SED DE MAL, dirigida por Orson Wells (película de 1958)

SED DE MAL

 

Presenciar el pasado

Somos la primera gente en la historia con la capacidad y el privilegio de ver la vida de hace décadas, de asomarnos a mundos caducados a través del cine

Por Javier Marías 
 
El País, 26 MAY 2019 

 

COMO TANTOS OTROS cambios para mal, creo que este se produjo con la llegada del obtuso siglo XXI, o quizá poco antes. Las televisiones tenían la grata costumbre de emitir películas clásicas o simplemente antiguas, muchas de ellas en blanco y negro. El odio a esta combinación llevó, durante una temporada, a la bárbara práctica de “colorearCasablancaCon faldas y a lo loco y puede que hasta Psicosis.

La cosa no prosperó, por fortuna, pero muchos de los que apreciamos la maravillosa fotografía en blanco y negro nos vimos obligados a veces a quitar por completo el color de nuestros televisores, a fin de ver esas películas como habían sido concebidas y rodadas, y no convertidas en grotescos cromos. Hubo DVDs que hubieron de anunciar, en sus carátulas, “en glorioso blanco y negro”, para que los cinéfilos estuviéramos tranquilos cuando los comprábamos.

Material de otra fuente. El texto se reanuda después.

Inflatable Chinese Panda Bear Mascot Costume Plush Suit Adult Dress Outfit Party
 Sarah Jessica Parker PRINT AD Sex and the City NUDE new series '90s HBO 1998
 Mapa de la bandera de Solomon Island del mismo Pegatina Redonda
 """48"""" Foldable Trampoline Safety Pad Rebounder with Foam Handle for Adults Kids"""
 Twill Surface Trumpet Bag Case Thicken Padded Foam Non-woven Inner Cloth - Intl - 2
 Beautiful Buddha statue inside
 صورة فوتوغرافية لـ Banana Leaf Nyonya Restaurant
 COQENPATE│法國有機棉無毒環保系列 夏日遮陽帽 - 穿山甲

Lo cierto es que ese cine desapareció de golpe de las programaciones, y así se perdió un importante factor de la educación de la gente. El resultado es que, como en otros ámbitos (el literario, el musical, el artístico), contamos ya con varias generaciones de analfabetos.

Mis amigos cineastas Tano Díaz Yanes y Jaime Chávarri, o mi hermano el crítico Miguel Marías, me han contado cómo, en los cursos que daban a estudiantes, se encontraban con que para muchos de éstos el cine empezaba con El Padrino. Esa creencia fue de corta vida, porque poco después también ese clásico pasó a ser una “antigualla” y los jóvenes creían que se iniciaba todo con Tarantino.

Me imagino que hoy Pulp Fiction les parecerá antediluviana y no sé dónde situarán el nacimiento de ese arte. Los hay cultos, claro, pero muchos no han oído hablar de Ciudadano Kane ni de La regla del juego ni de La noche del cazador, de Amanecer ni de Metrópolis (que encima son mudas), de Perdición ni de El hombre que mató a Liberty Valance ni de Sed de mal, por no salirnos del desterrado blanco y negro.

Pero este desdén hacia el pasado, que está a la orden del día en todos los campos con el fin de crear ciudadanos no ya ignorantes, sino mentalmente lisiados e intelectualmente indigentes, no trae consigo tan sólo una pobre cultura general y cinematográfica en particular.

Si algo me asombra es lo siguiente: somos la primera gente en la historia con la capacidad y el privilegio de ver y oír el pasado, un pasado que ya es lejano si pensamos que este año cumplen ochenta, por ejemplo, Lo que el viento se llevó y La diligencia.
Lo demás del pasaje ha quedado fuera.